**Exercise:**
State how many lines in the entries below contain the string "instances", counting only case-sensitive matches. Reply with the number alone.

**Records for this task:**
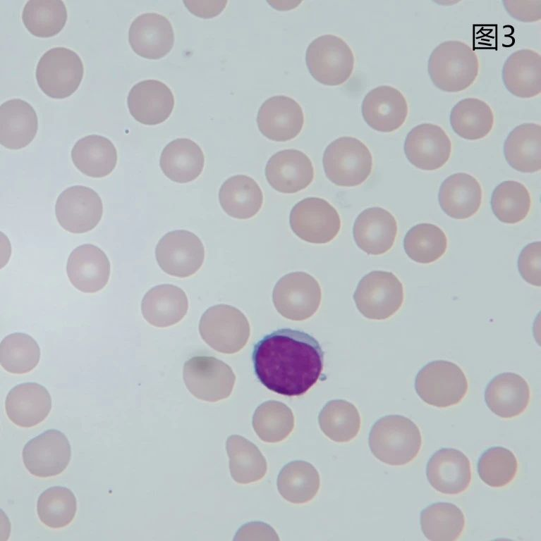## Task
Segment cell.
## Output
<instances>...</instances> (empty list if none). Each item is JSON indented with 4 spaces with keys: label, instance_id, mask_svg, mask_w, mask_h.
I'll return each instance as SVG.
<instances>
[{
    "label": "cell",
    "instance_id": "f1b7e54d",
    "mask_svg": "<svg viewBox=\"0 0 541 541\" xmlns=\"http://www.w3.org/2000/svg\"><path fill=\"white\" fill-rule=\"evenodd\" d=\"M502 80L506 89L519 98H533L541 91L540 55L530 49L517 50L505 61Z\"/></svg>",
    "mask_w": 541,
    "mask_h": 541
},
{
    "label": "cell",
    "instance_id": "f6af8a7d",
    "mask_svg": "<svg viewBox=\"0 0 541 541\" xmlns=\"http://www.w3.org/2000/svg\"><path fill=\"white\" fill-rule=\"evenodd\" d=\"M76 511L75 495L65 487H49L37 499L38 517L49 528H61L67 526L73 520Z\"/></svg>",
    "mask_w": 541,
    "mask_h": 541
},
{
    "label": "cell",
    "instance_id": "8fae6325",
    "mask_svg": "<svg viewBox=\"0 0 541 541\" xmlns=\"http://www.w3.org/2000/svg\"><path fill=\"white\" fill-rule=\"evenodd\" d=\"M317 280L305 272H293L275 285L272 299L277 311L292 321H304L317 311L321 301Z\"/></svg>",
    "mask_w": 541,
    "mask_h": 541
},
{
    "label": "cell",
    "instance_id": "d590c367",
    "mask_svg": "<svg viewBox=\"0 0 541 541\" xmlns=\"http://www.w3.org/2000/svg\"><path fill=\"white\" fill-rule=\"evenodd\" d=\"M421 530L432 541H454L463 533L466 520L460 508L449 502H436L423 509L420 516Z\"/></svg>",
    "mask_w": 541,
    "mask_h": 541
},
{
    "label": "cell",
    "instance_id": "3957f363",
    "mask_svg": "<svg viewBox=\"0 0 541 541\" xmlns=\"http://www.w3.org/2000/svg\"><path fill=\"white\" fill-rule=\"evenodd\" d=\"M427 71L436 87L446 92H459L475 82L479 72V60L466 43L449 40L432 51Z\"/></svg>",
    "mask_w": 541,
    "mask_h": 541
},
{
    "label": "cell",
    "instance_id": "74e56055",
    "mask_svg": "<svg viewBox=\"0 0 541 541\" xmlns=\"http://www.w3.org/2000/svg\"><path fill=\"white\" fill-rule=\"evenodd\" d=\"M226 449L231 475L239 483L260 480L267 472V462L258 448L238 435L228 437Z\"/></svg>",
    "mask_w": 541,
    "mask_h": 541
},
{
    "label": "cell",
    "instance_id": "ffe728a7",
    "mask_svg": "<svg viewBox=\"0 0 541 541\" xmlns=\"http://www.w3.org/2000/svg\"><path fill=\"white\" fill-rule=\"evenodd\" d=\"M471 466L466 455L454 448L436 451L426 465V475L430 485L445 495H457L470 485Z\"/></svg>",
    "mask_w": 541,
    "mask_h": 541
},
{
    "label": "cell",
    "instance_id": "2e32d148",
    "mask_svg": "<svg viewBox=\"0 0 541 541\" xmlns=\"http://www.w3.org/2000/svg\"><path fill=\"white\" fill-rule=\"evenodd\" d=\"M403 148L406 158L415 167L423 170H435L449 161L451 142L440 126L425 123L410 130Z\"/></svg>",
    "mask_w": 541,
    "mask_h": 541
},
{
    "label": "cell",
    "instance_id": "b9f144b4",
    "mask_svg": "<svg viewBox=\"0 0 541 541\" xmlns=\"http://www.w3.org/2000/svg\"><path fill=\"white\" fill-rule=\"evenodd\" d=\"M491 208L497 218L504 223L516 224L524 220L531 206L526 187L517 181L507 180L499 184L491 197Z\"/></svg>",
    "mask_w": 541,
    "mask_h": 541
},
{
    "label": "cell",
    "instance_id": "e575fe53",
    "mask_svg": "<svg viewBox=\"0 0 541 541\" xmlns=\"http://www.w3.org/2000/svg\"><path fill=\"white\" fill-rule=\"evenodd\" d=\"M449 121L456 134L468 139L485 137L494 125V114L490 106L477 98L461 99L451 111Z\"/></svg>",
    "mask_w": 541,
    "mask_h": 541
},
{
    "label": "cell",
    "instance_id": "cb8c5ba5",
    "mask_svg": "<svg viewBox=\"0 0 541 541\" xmlns=\"http://www.w3.org/2000/svg\"><path fill=\"white\" fill-rule=\"evenodd\" d=\"M66 271L70 282L77 290L94 293L108 283L110 263L105 253L98 247L85 244L71 253Z\"/></svg>",
    "mask_w": 541,
    "mask_h": 541
},
{
    "label": "cell",
    "instance_id": "30bf717a",
    "mask_svg": "<svg viewBox=\"0 0 541 541\" xmlns=\"http://www.w3.org/2000/svg\"><path fill=\"white\" fill-rule=\"evenodd\" d=\"M289 223L294 234L312 244H327L340 231L341 222L336 209L319 197H307L292 208Z\"/></svg>",
    "mask_w": 541,
    "mask_h": 541
},
{
    "label": "cell",
    "instance_id": "60d3db41",
    "mask_svg": "<svg viewBox=\"0 0 541 541\" xmlns=\"http://www.w3.org/2000/svg\"><path fill=\"white\" fill-rule=\"evenodd\" d=\"M22 19L27 30L38 37H51L63 28L67 11L61 0H30L24 6Z\"/></svg>",
    "mask_w": 541,
    "mask_h": 541
},
{
    "label": "cell",
    "instance_id": "ac0fdd59",
    "mask_svg": "<svg viewBox=\"0 0 541 541\" xmlns=\"http://www.w3.org/2000/svg\"><path fill=\"white\" fill-rule=\"evenodd\" d=\"M265 176L277 192L293 194L309 186L314 178V167L309 156L296 149L280 150L268 160Z\"/></svg>",
    "mask_w": 541,
    "mask_h": 541
},
{
    "label": "cell",
    "instance_id": "ee69618b",
    "mask_svg": "<svg viewBox=\"0 0 541 541\" xmlns=\"http://www.w3.org/2000/svg\"><path fill=\"white\" fill-rule=\"evenodd\" d=\"M40 359L37 342L30 335L16 332L7 335L0 344V363L13 374L27 373L34 369Z\"/></svg>",
    "mask_w": 541,
    "mask_h": 541
},
{
    "label": "cell",
    "instance_id": "bcb514c9",
    "mask_svg": "<svg viewBox=\"0 0 541 541\" xmlns=\"http://www.w3.org/2000/svg\"><path fill=\"white\" fill-rule=\"evenodd\" d=\"M481 480L492 487H502L509 484L518 471V461L514 454L503 447H492L480 456L477 464Z\"/></svg>",
    "mask_w": 541,
    "mask_h": 541
},
{
    "label": "cell",
    "instance_id": "d4e9b609",
    "mask_svg": "<svg viewBox=\"0 0 541 541\" xmlns=\"http://www.w3.org/2000/svg\"><path fill=\"white\" fill-rule=\"evenodd\" d=\"M530 392L528 382L520 375L508 372L494 376L485 390L488 409L502 418L521 415L528 407Z\"/></svg>",
    "mask_w": 541,
    "mask_h": 541
},
{
    "label": "cell",
    "instance_id": "f35d334b",
    "mask_svg": "<svg viewBox=\"0 0 541 541\" xmlns=\"http://www.w3.org/2000/svg\"><path fill=\"white\" fill-rule=\"evenodd\" d=\"M403 248L407 256L413 261L428 264L444 254L447 249V237L437 225L419 223L406 234Z\"/></svg>",
    "mask_w": 541,
    "mask_h": 541
},
{
    "label": "cell",
    "instance_id": "484cf974",
    "mask_svg": "<svg viewBox=\"0 0 541 541\" xmlns=\"http://www.w3.org/2000/svg\"><path fill=\"white\" fill-rule=\"evenodd\" d=\"M5 409L7 416L15 425L30 428L47 417L51 409V398L44 386L25 383L9 391Z\"/></svg>",
    "mask_w": 541,
    "mask_h": 541
},
{
    "label": "cell",
    "instance_id": "8992f818",
    "mask_svg": "<svg viewBox=\"0 0 541 541\" xmlns=\"http://www.w3.org/2000/svg\"><path fill=\"white\" fill-rule=\"evenodd\" d=\"M305 61L311 75L329 85L344 82L351 75L355 63L353 49L340 36L324 34L308 44Z\"/></svg>",
    "mask_w": 541,
    "mask_h": 541
},
{
    "label": "cell",
    "instance_id": "7402d4cb",
    "mask_svg": "<svg viewBox=\"0 0 541 541\" xmlns=\"http://www.w3.org/2000/svg\"><path fill=\"white\" fill-rule=\"evenodd\" d=\"M398 226L394 216L382 207H370L356 218L353 235L357 246L370 255H381L393 247Z\"/></svg>",
    "mask_w": 541,
    "mask_h": 541
},
{
    "label": "cell",
    "instance_id": "52a82bcc",
    "mask_svg": "<svg viewBox=\"0 0 541 541\" xmlns=\"http://www.w3.org/2000/svg\"><path fill=\"white\" fill-rule=\"evenodd\" d=\"M403 286L391 272L374 270L359 281L353 294L358 311L372 320L389 318L401 307Z\"/></svg>",
    "mask_w": 541,
    "mask_h": 541
},
{
    "label": "cell",
    "instance_id": "ba28073f",
    "mask_svg": "<svg viewBox=\"0 0 541 541\" xmlns=\"http://www.w3.org/2000/svg\"><path fill=\"white\" fill-rule=\"evenodd\" d=\"M84 73L80 56L66 47H54L45 52L36 68V79L41 90L54 99H64L78 88Z\"/></svg>",
    "mask_w": 541,
    "mask_h": 541
},
{
    "label": "cell",
    "instance_id": "5b68a950",
    "mask_svg": "<svg viewBox=\"0 0 541 541\" xmlns=\"http://www.w3.org/2000/svg\"><path fill=\"white\" fill-rule=\"evenodd\" d=\"M415 389L426 404L446 408L463 400L468 392V383L457 364L446 360H435L425 364L418 372Z\"/></svg>",
    "mask_w": 541,
    "mask_h": 541
},
{
    "label": "cell",
    "instance_id": "9c48e42d",
    "mask_svg": "<svg viewBox=\"0 0 541 541\" xmlns=\"http://www.w3.org/2000/svg\"><path fill=\"white\" fill-rule=\"evenodd\" d=\"M199 331L205 342L224 354L239 352L250 337V325L244 314L229 305L209 308L202 316Z\"/></svg>",
    "mask_w": 541,
    "mask_h": 541
},
{
    "label": "cell",
    "instance_id": "8d00e7d4",
    "mask_svg": "<svg viewBox=\"0 0 541 541\" xmlns=\"http://www.w3.org/2000/svg\"><path fill=\"white\" fill-rule=\"evenodd\" d=\"M320 475L316 468L304 461L286 464L277 478L280 495L288 502L304 504L312 500L320 488Z\"/></svg>",
    "mask_w": 541,
    "mask_h": 541
},
{
    "label": "cell",
    "instance_id": "d6986e66",
    "mask_svg": "<svg viewBox=\"0 0 541 541\" xmlns=\"http://www.w3.org/2000/svg\"><path fill=\"white\" fill-rule=\"evenodd\" d=\"M362 113L373 129L390 132L399 128L406 121L408 106L403 93L390 85H379L370 89L364 97Z\"/></svg>",
    "mask_w": 541,
    "mask_h": 541
},
{
    "label": "cell",
    "instance_id": "e0dca14e",
    "mask_svg": "<svg viewBox=\"0 0 541 541\" xmlns=\"http://www.w3.org/2000/svg\"><path fill=\"white\" fill-rule=\"evenodd\" d=\"M257 126L269 139L284 142L296 137L304 124L301 105L286 95H275L260 106L257 116Z\"/></svg>",
    "mask_w": 541,
    "mask_h": 541
},
{
    "label": "cell",
    "instance_id": "f546056e",
    "mask_svg": "<svg viewBox=\"0 0 541 541\" xmlns=\"http://www.w3.org/2000/svg\"><path fill=\"white\" fill-rule=\"evenodd\" d=\"M188 303L185 292L173 285H160L144 296L141 309L150 324L165 328L178 323L187 313Z\"/></svg>",
    "mask_w": 541,
    "mask_h": 541
},
{
    "label": "cell",
    "instance_id": "7a4b0ae2",
    "mask_svg": "<svg viewBox=\"0 0 541 541\" xmlns=\"http://www.w3.org/2000/svg\"><path fill=\"white\" fill-rule=\"evenodd\" d=\"M369 446L374 456L391 466L412 461L422 446L418 425L407 417L388 415L377 420L369 434Z\"/></svg>",
    "mask_w": 541,
    "mask_h": 541
},
{
    "label": "cell",
    "instance_id": "5bb4252c",
    "mask_svg": "<svg viewBox=\"0 0 541 541\" xmlns=\"http://www.w3.org/2000/svg\"><path fill=\"white\" fill-rule=\"evenodd\" d=\"M60 225L71 233H84L97 225L103 213L98 194L90 187L75 185L59 194L55 205Z\"/></svg>",
    "mask_w": 541,
    "mask_h": 541
},
{
    "label": "cell",
    "instance_id": "c3c4849f",
    "mask_svg": "<svg viewBox=\"0 0 541 541\" xmlns=\"http://www.w3.org/2000/svg\"><path fill=\"white\" fill-rule=\"evenodd\" d=\"M507 13L517 20L525 23L535 22L540 19L541 0L536 1H503Z\"/></svg>",
    "mask_w": 541,
    "mask_h": 541
},
{
    "label": "cell",
    "instance_id": "603a6c76",
    "mask_svg": "<svg viewBox=\"0 0 541 541\" xmlns=\"http://www.w3.org/2000/svg\"><path fill=\"white\" fill-rule=\"evenodd\" d=\"M127 104L136 120L145 125H157L171 115L174 97L171 89L162 81L145 80L130 89Z\"/></svg>",
    "mask_w": 541,
    "mask_h": 541
},
{
    "label": "cell",
    "instance_id": "7c38bea8",
    "mask_svg": "<svg viewBox=\"0 0 541 541\" xmlns=\"http://www.w3.org/2000/svg\"><path fill=\"white\" fill-rule=\"evenodd\" d=\"M183 374L190 393L197 399L211 402L228 397L236 380L229 366L212 356L189 359L184 364Z\"/></svg>",
    "mask_w": 541,
    "mask_h": 541
},
{
    "label": "cell",
    "instance_id": "4316f807",
    "mask_svg": "<svg viewBox=\"0 0 541 541\" xmlns=\"http://www.w3.org/2000/svg\"><path fill=\"white\" fill-rule=\"evenodd\" d=\"M482 190L478 180L466 173H454L442 183L439 204L449 217L463 220L475 214L482 203Z\"/></svg>",
    "mask_w": 541,
    "mask_h": 541
},
{
    "label": "cell",
    "instance_id": "6da1fadb",
    "mask_svg": "<svg viewBox=\"0 0 541 541\" xmlns=\"http://www.w3.org/2000/svg\"><path fill=\"white\" fill-rule=\"evenodd\" d=\"M324 352L312 335L282 328L265 335L254 346V372L268 390L281 395L306 393L320 378Z\"/></svg>",
    "mask_w": 541,
    "mask_h": 541
},
{
    "label": "cell",
    "instance_id": "7bdbcfd3",
    "mask_svg": "<svg viewBox=\"0 0 541 541\" xmlns=\"http://www.w3.org/2000/svg\"><path fill=\"white\" fill-rule=\"evenodd\" d=\"M295 418L292 411L284 403L267 401L260 404L253 417V426L257 436L266 442H279L292 432Z\"/></svg>",
    "mask_w": 541,
    "mask_h": 541
},
{
    "label": "cell",
    "instance_id": "836d02e7",
    "mask_svg": "<svg viewBox=\"0 0 541 541\" xmlns=\"http://www.w3.org/2000/svg\"><path fill=\"white\" fill-rule=\"evenodd\" d=\"M71 158L75 166L92 178L109 175L117 163V151L107 138L91 135L80 139L73 146Z\"/></svg>",
    "mask_w": 541,
    "mask_h": 541
},
{
    "label": "cell",
    "instance_id": "4dcf8cb0",
    "mask_svg": "<svg viewBox=\"0 0 541 541\" xmlns=\"http://www.w3.org/2000/svg\"><path fill=\"white\" fill-rule=\"evenodd\" d=\"M205 156L200 146L188 138H177L163 149L160 168L171 180L186 183L196 179L202 173Z\"/></svg>",
    "mask_w": 541,
    "mask_h": 541
},
{
    "label": "cell",
    "instance_id": "d6a6232c",
    "mask_svg": "<svg viewBox=\"0 0 541 541\" xmlns=\"http://www.w3.org/2000/svg\"><path fill=\"white\" fill-rule=\"evenodd\" d=\"M219 200L223 210L238 219L255 216L263 204V193L252 178L237 175L226 180L219 192Z\"/></svg>",
    "mask_w": 541,
    "mask_h": 541
},
{
    "label": "cell",
    "instance_id": "277c9868",
    "mask_svg": "<svg viewBox=\"0 0 541 541\" xmlns=\"http://www.w3.org/2000/svg\"><path fill=\"white\" fill-rule=\"evenodd\" d=\"M327 178L341 187H355L364 182L372 168V156L360 139L339 137L326 147L322 157Z\"/></svg>",
    "mask_w": 541,
    "mask_h": 541
},
{
    "label": "cell",
    "instance_id": "7dc6e473",
    "mask_svg": "<svg viewBox=\"0 0 541 541\" xmlns=\"http://www.w3.org/2000/svg\"><path fill=\"white\" fill-rule=\"evenodd\" d=\"M540 242L527 244L521 250L518 259V269L522 278L534 286L540 287Z\"/></svg>",
    "mask_w": 541,
    "mask_h": 541
},
{
    "label": "cell",
    "instance_id": "ab89813d",
    "mask_svg": "<svg viewBox=\"0 0 541 541\" xmlns=\"http://www.w3.org/2000/svg\"><path fill=\"white\" fill-rule=\"evenodd\" d=\"M318 422L323 433L337 442L351 440L360 428L358 409L353 404L343 399L327 402L319 414Z\"/></svg>",
    "mask_w": 541,
    "mask_h": 541
},
{
    "label": "cell",
    "instance_id": "9a60e30c",
    "mask_svg": "<svg viewBox=\"0 0 541 541\" xmlns=\"http://www.w3.org/2000/svg\"><path fill=\"white\" fill-rule=\"evenodd\" d=\"M22 455L24 465L32 475L47 478L59 475L66 468L71 449L63 433L48 430L27 442Z\"/></svg>",
    "mask_w": 541,
    "mask_h": 541
},
{
    "label": "cell",
    "instance_id": "4fadbf2b",
    "mask_svg": "<svg viewBox=\"0 0 541 541\" xmlns=\"http://www.w3.org/2000/svg\"><path fill=\"white\" fill-rule=\"evenodd\" d=\"M155 256L158 265L166 273L186 278L195 274L202 266L205 249L196 235L177 230L166 233L159 240Z\"/></svg>",
    "mask_w": 541,
    "mask_h": 541
},
{
    "label": "cell",
    "instance_id": "1f68e13d",
    "mask_svg": "<svg viewBox=\"0 0 541 541\" xmlns=\"http://www.w3.org/2000/svg\"><path fill=\"white\" fill-rule=\"evenodd\" d=\"M541 127L533 123L516 126L504 144L506 161L522 173H535L541 168Z\"/></svg>",
    "mask_w": 541,
    "mask_h": 541
},
{
    "label": "cell",
    "instance_id": "44dd1931",
    "mask_svg": "<svg viewBox=\"0 0 541 541\" xmlns=\"http://www.w3.org/2000/svg\"><path fill=\"white\" fill-rule=\"evenodd\" d=\"M128 41L138 55L158 59L171 49L174 42L172 25L164 15L157 13H145L137 16L128 31Z\"/></svg>",
    "mask_w": 541,
    "mask_h": 541
},
{
    "label": "cell",
    "instance_id": "83f0119b",
    "mask_svg": "<svg viewBox=\"0 0 541 541\" xmlns=\"http://www.w3.org/2000/svg\"><path fill=\"white\" fill-rule=\"evenodd\" d=\"M38 128L33 107L20 99H12L0 106V143L6 149H20L35 138Z\"/></svg>",
    "mask_w": 541,
    "mask_h": 541
}]
</instances>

**Exercise solution:**
3